:: Problem 1 ::
From the passage on astigmatism below, reproduce everything from "The advent of" down to "reshape irregular corneas.".
:: Problem 2 ::
In the passage on astigmatism below, which excimer laser option is described as the current gold standard?
#### Text segment
The advent of wavefront sensor has provided a major contribution to our understanding of the complex aberrometry of the astigmatic eye. We have been able to understand that regular astigmatism might be related to low-order aberrations (second order in the Zernike classification with two principal half-meridians) and to identify other forms of irregular astigmatism with more than two principal meridians, generating higher-order aberrations such as trefoil and quadrafoil.

Beyond their diagnostic capacities, imaging technologies have become guides to corneal laser treatment. Wavefront-guided customized photoablation allows us to address optical aberrations, and topography-linked treatment programs enable us to reshape irregular corneas.

Among the available excimer laser options, LASIK represents nowadays the gold standard, due to the faster visual rehabilitation and lesser discomfort compared with surface techniques. However, it is mandatory for LASIK patients to fulfill safety criteria in terms of corneal thickness, regularity and biomechanical strength. Not all astigmatic corneas are suitable for LASIK, and there may be cases of progressive, irregular astigmatism in which LASIK should be avoided due to the high risk of secondary ectasia. In fact, our list of risk factors has been growing in the past 5 years. On the other hand, in the cases that are suitable for refractive surgery, enormous progress has been made with the use of eye trackers that statically and dynamically compensate for cyclotorsion and pupil centroid shifts, and with the use of customized ablation profiles that can effectively address mixed astigmatism with a spectacular degree of precision, this can lead to unprecedented visual quality results.
########
#### Available data
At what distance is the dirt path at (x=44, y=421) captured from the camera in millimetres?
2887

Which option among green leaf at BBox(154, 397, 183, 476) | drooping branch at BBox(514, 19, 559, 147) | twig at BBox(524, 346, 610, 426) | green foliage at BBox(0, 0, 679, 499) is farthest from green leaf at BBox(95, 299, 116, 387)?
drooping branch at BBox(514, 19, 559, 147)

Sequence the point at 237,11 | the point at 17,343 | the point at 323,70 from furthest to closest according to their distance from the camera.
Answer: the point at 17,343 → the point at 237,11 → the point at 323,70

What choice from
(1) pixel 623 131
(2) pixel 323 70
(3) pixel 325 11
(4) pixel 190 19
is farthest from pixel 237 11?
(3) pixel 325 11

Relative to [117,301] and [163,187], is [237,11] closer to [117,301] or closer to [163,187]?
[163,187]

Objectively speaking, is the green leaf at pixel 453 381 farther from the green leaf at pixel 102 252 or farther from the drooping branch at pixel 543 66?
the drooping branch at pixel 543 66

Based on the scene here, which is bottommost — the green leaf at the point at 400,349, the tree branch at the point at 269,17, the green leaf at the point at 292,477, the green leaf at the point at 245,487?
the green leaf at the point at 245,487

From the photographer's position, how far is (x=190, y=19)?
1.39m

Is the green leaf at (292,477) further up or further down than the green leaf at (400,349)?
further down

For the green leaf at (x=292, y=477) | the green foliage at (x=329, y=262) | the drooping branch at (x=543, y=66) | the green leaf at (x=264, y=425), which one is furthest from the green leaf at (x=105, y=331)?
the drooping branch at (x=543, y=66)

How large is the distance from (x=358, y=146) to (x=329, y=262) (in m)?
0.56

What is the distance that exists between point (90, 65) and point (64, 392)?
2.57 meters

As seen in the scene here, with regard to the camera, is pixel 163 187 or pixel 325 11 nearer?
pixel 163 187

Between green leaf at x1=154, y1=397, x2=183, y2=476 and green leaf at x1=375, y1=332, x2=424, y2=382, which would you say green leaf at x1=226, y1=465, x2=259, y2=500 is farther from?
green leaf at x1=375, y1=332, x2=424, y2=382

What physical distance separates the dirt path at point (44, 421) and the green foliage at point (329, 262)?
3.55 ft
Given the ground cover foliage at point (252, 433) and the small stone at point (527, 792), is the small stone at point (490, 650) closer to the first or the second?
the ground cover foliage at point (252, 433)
########
:: Response 1 ::
The advent of wavefront sensor has provided a major contribution to our understanding of the complex aberrometry of the astigmatic eye. We have been able to understand that regular astigmatism might be related to low-order aberrations (second order in the Zernike classification with two principal half-meridians) and to identify other forms of irregular astigmatism with more than two principal meridians, generating higher-order aberrations such as trefoil and quadrafoil.

Beyond their diagnostic capacities, imaging technologies have become guides to corneal laser treatment. Wavefront-guided customized photoablation allows us to address optical aberrations, and topography-linked treatment programs enable us to reshape irregular corneas.

:: Response 2 ::
LASIK